The producer-side schema rename remains tech debt until the SCHEMA_VERSION-3 follow-up; current analysis runs go through a throw-away wrapper.
No CI gate yet; the policy is review-time, not commit-time. A rebase that drops the structural ship-blocker from this ADR silently loses the gate.
Neutral / follow-ups:
Per-codec adapter revisions land as separate PRs (one per codec) for clean bisect signals.
Smaller stratified-sample CI design is tracked under future research-NN once the structural cluster has held across at least one sweep refresh.
ai/AGENTS.md carries the invariant note pointing at this ADR plus the underlying ADR-0305 invariant.

References¶

ADR-0305 — per-slice Pareto stratification methodology (PR #400).
Research-0063 — CQ-vs-VBR finding that motivated per-slice analysis.

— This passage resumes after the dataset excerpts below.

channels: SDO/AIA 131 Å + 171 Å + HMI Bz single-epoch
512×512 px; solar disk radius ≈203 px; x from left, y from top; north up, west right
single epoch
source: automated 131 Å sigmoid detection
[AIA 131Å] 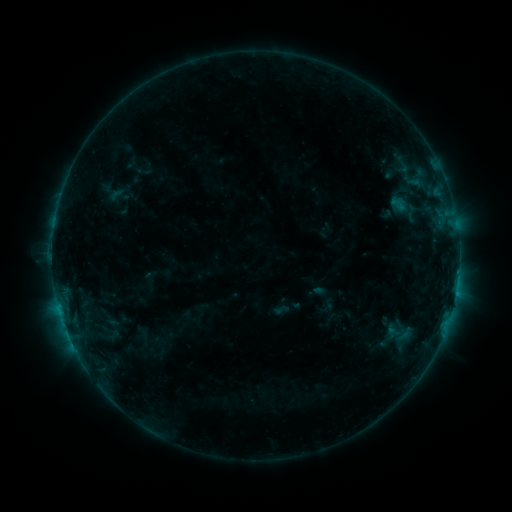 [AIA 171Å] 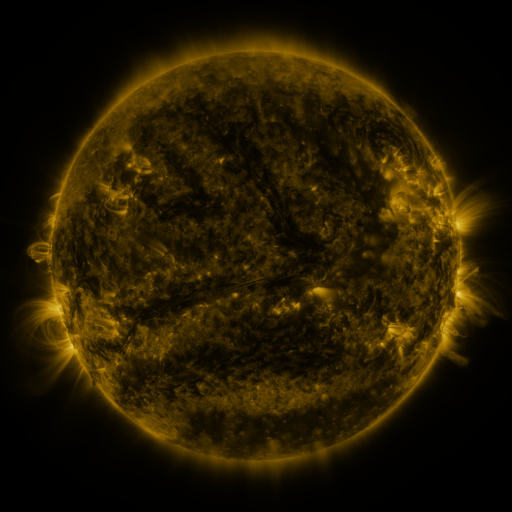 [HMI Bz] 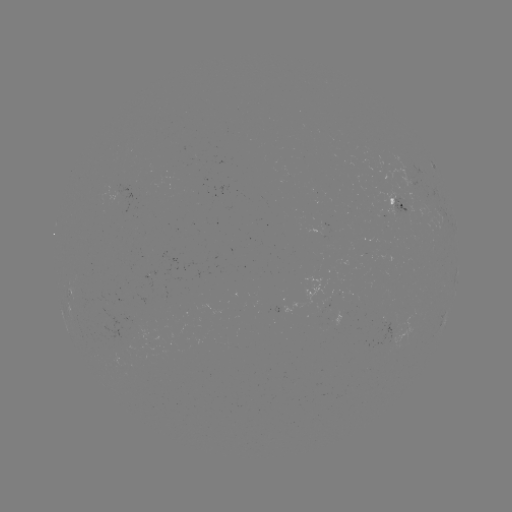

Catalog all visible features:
sigmoid: (399, 200, 423, 225)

Research-0077 — analysis scaffold methodology (PR #400).
Research-0080 — populated findings + recipe-revision proposals (this PR).
ADR-0237 — Phase A harness that produced the sweep.
ADR-0297 — multi-codec dispatcher used for the sweep.
ADR-0301 — --sample-clip-seconds mode used to keep sweep wall time tractable.
Source: req (direct user direction in this session: "identify any tools/vmaf-tune/codec_adapters/* recipe defaults that regress vs the bare encoder at matched bitrate within a slice"; threshold policy paraphrased from the user's structural-vs-fluke framing).